Вот этого послабления — «раскиснуть» — он, «покорный сын», как говорили о нем непокорные старшие братья, не позволял себе. Не мог? Не хотел? Или уже научился в одинокое таганрогское трехлетие сопротивляться обстоятельствам, окружению? В любом случае, это было главное различие между ними к моменту их встречи в Москве. Да, они опять были рядом, но не вместе.

* * *

Это таганрогское, а потом московское самостоянье, это одоление даже не бедности, а нищеты, в которой он застал семью в 1879 году, самому Чехову обошлось очень дорого. Приехал он внешне здоровым: матовый цвет лица, густая шевелюра, широкоплечий, статный. Но уже в 1883 году, по воспоминаниям одного из литераторов, с которым он был вместе на гипнотическом сеансе, на шутливый вопрос: «Чего бы вы желали — богатства или славы?» — Чехов якобы ответил: «Я хочу долго, долго жить». А в декабре 1884 года у него впервые пошла горлом кровь. Эта перемена заметна и на фотографиях, но пока она не особенно бросалась в глаза.

Пока он выглядел таким, каким запомнил его в эти годы Коровин: «Он был красавец. У него было большое открытое лицо с добрыми смеющимися глазами. Беседуя с кем-либо, он иногда пристально вглядывался в говорящего, но тотчас же вслед опускал голову и улыбался какой-то особенной, кроткой улыбкой. Вся его фигура, открытое лицо, широкая грудь внушали особенное к нему доверие, — от него как бы исходили флюиды сердечности и зашиты».

Говорили, что внешним обликом и характером Чехов более походил на мать, чем на отца. От Павла Егоровича он унаследовал некоторые манеры, назидательность в разговоре, привычку к порядку в бумагах, в переписке. Широкая грудь, румянец обещали долголетие. Евгения Яковлевна дожила почти до девяноста лет. Отец семейства, судя по кряжистости, по образу жизни в преклонные годы, тоже мог бы дотянуть до глубокой старости, не случись на восьмом десятке трагической нелепости, приведшей к кончине.

_ВАШЕ ЗАДАНИЕ_
Когда, согласно отрывку о Чехове, у него впервые пошла горлом кровь? Пункты ниже взяты из другого источника.

(Записи из набора данных)
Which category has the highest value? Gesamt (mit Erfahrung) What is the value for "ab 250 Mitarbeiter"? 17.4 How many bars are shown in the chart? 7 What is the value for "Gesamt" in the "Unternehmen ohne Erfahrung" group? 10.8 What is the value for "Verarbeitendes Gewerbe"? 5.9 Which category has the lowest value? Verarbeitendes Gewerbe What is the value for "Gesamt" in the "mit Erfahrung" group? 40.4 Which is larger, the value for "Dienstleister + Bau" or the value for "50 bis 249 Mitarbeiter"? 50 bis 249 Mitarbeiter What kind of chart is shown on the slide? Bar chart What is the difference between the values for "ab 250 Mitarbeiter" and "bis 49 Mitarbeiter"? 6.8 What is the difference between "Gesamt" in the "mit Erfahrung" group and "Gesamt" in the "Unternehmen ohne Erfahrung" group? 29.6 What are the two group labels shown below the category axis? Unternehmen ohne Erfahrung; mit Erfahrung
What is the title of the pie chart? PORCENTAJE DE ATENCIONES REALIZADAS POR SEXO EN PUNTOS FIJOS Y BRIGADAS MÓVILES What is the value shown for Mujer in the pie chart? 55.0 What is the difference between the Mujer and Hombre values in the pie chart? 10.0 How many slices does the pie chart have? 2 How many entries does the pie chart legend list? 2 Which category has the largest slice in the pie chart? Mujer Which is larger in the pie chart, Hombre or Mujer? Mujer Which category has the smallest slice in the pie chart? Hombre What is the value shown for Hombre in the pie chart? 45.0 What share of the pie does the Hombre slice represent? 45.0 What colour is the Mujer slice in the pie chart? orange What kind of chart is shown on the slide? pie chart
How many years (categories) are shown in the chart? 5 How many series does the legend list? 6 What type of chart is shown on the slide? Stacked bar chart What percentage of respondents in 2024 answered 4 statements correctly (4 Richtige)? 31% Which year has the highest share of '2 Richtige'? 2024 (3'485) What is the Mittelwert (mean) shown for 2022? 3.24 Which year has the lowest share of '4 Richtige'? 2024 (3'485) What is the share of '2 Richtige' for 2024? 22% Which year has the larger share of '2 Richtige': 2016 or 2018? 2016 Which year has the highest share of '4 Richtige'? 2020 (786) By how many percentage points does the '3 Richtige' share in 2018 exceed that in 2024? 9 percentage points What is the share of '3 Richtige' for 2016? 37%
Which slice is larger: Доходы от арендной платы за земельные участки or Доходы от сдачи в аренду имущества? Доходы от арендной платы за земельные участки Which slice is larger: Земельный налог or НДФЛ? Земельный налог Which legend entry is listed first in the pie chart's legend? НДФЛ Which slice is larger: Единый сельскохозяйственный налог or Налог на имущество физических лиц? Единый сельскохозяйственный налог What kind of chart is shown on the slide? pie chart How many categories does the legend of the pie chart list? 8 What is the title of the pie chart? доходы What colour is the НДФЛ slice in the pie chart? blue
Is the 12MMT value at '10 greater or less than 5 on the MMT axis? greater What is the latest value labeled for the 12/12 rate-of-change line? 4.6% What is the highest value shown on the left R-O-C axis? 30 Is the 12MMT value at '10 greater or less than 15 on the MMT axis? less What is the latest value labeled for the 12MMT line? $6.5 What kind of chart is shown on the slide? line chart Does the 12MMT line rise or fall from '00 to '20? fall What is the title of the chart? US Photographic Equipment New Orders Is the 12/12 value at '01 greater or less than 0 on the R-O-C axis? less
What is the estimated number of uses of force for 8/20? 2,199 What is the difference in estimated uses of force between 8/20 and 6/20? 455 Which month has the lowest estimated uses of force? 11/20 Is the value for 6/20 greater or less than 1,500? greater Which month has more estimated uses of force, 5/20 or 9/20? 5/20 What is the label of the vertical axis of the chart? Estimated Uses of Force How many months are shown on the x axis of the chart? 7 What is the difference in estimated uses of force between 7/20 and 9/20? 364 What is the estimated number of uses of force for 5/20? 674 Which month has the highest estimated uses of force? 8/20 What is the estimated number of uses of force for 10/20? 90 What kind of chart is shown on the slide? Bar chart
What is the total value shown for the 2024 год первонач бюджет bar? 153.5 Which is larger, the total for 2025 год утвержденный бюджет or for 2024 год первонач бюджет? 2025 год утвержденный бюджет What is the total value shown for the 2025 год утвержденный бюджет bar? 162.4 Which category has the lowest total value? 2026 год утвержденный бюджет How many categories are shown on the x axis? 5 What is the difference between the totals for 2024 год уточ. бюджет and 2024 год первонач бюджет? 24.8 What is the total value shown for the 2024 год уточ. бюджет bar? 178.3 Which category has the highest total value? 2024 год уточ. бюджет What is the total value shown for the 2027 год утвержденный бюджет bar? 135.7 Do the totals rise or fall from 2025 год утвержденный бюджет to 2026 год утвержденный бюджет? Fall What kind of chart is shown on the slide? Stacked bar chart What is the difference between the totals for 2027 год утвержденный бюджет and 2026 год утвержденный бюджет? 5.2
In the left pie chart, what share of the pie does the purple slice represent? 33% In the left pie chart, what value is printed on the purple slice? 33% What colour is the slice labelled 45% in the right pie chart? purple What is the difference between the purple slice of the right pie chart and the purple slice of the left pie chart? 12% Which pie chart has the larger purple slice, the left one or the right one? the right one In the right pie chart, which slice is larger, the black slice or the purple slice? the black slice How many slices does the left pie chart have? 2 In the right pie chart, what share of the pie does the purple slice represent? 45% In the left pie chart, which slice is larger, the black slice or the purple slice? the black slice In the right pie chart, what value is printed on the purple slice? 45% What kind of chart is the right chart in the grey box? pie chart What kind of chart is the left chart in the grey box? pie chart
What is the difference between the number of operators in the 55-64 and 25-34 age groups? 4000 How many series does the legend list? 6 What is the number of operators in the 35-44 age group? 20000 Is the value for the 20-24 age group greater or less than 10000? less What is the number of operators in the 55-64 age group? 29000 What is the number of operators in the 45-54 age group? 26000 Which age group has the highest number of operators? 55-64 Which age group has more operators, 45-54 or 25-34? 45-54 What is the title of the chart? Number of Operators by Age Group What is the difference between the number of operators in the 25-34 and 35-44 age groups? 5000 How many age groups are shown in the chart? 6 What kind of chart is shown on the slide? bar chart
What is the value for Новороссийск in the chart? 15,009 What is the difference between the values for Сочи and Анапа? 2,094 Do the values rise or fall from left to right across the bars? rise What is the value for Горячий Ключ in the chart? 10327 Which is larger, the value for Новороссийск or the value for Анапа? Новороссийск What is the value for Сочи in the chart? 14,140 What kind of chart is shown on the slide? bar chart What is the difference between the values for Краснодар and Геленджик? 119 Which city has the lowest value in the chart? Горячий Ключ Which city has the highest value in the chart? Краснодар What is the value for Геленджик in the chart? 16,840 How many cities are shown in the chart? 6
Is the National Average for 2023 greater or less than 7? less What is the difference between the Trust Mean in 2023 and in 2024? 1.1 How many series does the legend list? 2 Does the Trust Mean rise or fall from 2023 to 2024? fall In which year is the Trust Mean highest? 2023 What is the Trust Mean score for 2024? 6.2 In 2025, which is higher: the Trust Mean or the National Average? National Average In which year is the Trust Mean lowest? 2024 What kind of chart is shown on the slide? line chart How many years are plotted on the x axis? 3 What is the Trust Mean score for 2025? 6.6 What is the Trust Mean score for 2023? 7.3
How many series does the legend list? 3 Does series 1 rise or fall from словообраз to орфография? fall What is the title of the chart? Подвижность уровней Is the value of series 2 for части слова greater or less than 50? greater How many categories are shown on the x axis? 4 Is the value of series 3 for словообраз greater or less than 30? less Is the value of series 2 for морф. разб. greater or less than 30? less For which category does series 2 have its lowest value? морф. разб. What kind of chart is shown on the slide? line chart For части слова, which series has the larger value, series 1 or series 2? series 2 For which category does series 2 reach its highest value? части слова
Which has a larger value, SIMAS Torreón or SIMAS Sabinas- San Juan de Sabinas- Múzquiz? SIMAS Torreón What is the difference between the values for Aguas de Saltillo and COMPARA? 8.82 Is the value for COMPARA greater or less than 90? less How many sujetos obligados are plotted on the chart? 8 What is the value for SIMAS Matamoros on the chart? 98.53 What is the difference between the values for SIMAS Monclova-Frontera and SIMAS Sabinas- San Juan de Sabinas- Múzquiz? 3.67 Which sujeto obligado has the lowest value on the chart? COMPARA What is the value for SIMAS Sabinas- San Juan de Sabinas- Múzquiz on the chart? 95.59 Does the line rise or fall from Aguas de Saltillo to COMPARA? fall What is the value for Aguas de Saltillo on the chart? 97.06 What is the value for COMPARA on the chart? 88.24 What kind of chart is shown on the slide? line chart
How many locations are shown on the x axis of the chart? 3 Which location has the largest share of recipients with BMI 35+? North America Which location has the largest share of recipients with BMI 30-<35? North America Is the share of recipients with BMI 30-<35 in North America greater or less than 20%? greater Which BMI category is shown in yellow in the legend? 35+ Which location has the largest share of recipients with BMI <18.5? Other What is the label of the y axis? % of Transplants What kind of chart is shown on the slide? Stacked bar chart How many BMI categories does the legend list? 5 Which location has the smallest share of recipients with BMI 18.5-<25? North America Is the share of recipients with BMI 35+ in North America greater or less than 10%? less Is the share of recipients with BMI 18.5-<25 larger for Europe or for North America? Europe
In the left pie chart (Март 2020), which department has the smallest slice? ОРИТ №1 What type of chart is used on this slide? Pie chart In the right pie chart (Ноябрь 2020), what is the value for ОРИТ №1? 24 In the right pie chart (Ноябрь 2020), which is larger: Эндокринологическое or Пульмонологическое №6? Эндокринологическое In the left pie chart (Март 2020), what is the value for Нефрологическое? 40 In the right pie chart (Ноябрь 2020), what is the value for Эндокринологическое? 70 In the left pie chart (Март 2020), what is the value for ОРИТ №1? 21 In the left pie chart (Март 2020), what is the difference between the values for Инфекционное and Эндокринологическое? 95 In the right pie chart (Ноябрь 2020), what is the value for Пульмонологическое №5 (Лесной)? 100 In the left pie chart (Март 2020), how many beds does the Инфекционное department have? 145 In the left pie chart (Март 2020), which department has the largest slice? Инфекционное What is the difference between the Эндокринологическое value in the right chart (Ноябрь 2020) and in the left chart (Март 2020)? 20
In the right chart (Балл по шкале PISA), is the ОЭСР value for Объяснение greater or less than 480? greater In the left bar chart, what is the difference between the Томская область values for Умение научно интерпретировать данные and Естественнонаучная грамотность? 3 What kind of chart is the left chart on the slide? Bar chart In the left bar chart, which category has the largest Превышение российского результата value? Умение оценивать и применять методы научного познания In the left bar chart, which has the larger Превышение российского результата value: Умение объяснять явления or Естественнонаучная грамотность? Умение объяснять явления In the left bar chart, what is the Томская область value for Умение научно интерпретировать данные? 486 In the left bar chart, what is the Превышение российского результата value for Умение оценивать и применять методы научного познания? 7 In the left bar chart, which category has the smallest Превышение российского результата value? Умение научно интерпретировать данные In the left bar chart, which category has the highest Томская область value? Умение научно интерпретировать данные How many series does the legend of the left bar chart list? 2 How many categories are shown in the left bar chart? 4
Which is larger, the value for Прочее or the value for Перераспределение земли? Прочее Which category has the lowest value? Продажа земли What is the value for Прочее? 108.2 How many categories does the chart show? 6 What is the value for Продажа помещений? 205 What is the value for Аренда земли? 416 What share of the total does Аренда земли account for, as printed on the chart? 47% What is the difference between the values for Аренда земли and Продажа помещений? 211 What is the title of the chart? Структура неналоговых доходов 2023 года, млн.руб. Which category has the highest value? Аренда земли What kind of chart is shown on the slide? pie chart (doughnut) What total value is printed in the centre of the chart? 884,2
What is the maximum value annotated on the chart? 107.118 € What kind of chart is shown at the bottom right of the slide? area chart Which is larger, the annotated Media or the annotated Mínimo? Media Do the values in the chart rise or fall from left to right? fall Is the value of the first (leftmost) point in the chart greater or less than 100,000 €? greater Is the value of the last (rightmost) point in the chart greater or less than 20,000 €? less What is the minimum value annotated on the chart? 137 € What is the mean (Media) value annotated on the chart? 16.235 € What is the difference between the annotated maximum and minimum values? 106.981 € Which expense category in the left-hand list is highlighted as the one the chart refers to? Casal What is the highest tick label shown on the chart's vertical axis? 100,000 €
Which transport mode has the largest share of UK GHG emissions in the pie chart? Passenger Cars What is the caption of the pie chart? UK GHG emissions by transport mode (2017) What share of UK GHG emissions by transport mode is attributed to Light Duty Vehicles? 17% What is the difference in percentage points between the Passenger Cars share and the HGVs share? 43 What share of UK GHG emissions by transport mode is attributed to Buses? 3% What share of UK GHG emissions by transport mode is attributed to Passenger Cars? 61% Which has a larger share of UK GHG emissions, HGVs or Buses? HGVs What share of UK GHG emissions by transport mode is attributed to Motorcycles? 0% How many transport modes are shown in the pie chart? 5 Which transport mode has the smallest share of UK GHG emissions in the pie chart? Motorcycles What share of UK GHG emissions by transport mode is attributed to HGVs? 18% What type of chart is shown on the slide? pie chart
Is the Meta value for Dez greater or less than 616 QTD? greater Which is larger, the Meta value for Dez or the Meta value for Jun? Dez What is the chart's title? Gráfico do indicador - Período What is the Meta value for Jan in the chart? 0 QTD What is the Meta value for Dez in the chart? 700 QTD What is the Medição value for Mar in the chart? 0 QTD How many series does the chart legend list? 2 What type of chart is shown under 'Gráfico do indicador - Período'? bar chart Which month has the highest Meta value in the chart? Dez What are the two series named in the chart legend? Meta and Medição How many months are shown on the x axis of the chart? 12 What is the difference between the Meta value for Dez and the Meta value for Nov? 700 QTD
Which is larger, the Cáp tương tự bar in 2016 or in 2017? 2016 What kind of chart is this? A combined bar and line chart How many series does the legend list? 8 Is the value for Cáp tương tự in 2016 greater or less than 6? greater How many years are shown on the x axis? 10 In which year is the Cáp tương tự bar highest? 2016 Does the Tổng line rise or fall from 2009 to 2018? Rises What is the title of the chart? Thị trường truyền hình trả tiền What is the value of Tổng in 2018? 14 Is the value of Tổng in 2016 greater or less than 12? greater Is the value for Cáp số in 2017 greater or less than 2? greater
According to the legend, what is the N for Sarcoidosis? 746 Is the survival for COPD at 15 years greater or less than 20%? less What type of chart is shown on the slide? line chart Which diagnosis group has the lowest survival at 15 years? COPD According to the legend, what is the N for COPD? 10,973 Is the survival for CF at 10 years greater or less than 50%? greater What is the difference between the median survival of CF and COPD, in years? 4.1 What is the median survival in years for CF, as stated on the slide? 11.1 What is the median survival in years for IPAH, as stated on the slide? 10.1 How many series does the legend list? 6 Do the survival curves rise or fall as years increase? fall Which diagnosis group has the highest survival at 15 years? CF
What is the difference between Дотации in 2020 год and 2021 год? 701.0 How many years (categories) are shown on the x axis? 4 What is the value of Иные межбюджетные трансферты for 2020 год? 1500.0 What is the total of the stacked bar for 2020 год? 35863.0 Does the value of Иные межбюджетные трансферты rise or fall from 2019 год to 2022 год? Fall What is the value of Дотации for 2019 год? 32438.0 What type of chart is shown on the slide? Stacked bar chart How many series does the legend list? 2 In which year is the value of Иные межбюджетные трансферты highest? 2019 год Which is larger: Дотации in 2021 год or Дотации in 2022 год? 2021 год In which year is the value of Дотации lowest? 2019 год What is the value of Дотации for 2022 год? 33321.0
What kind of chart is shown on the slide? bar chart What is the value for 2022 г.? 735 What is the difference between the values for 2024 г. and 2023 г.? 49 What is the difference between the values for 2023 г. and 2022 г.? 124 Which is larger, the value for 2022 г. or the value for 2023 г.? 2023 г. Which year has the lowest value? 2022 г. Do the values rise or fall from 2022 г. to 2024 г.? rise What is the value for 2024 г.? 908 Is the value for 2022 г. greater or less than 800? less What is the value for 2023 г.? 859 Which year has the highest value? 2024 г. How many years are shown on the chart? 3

_РЕЗУЛЬТАТ ЗАДАНИЯ_
В декабре 1884 года.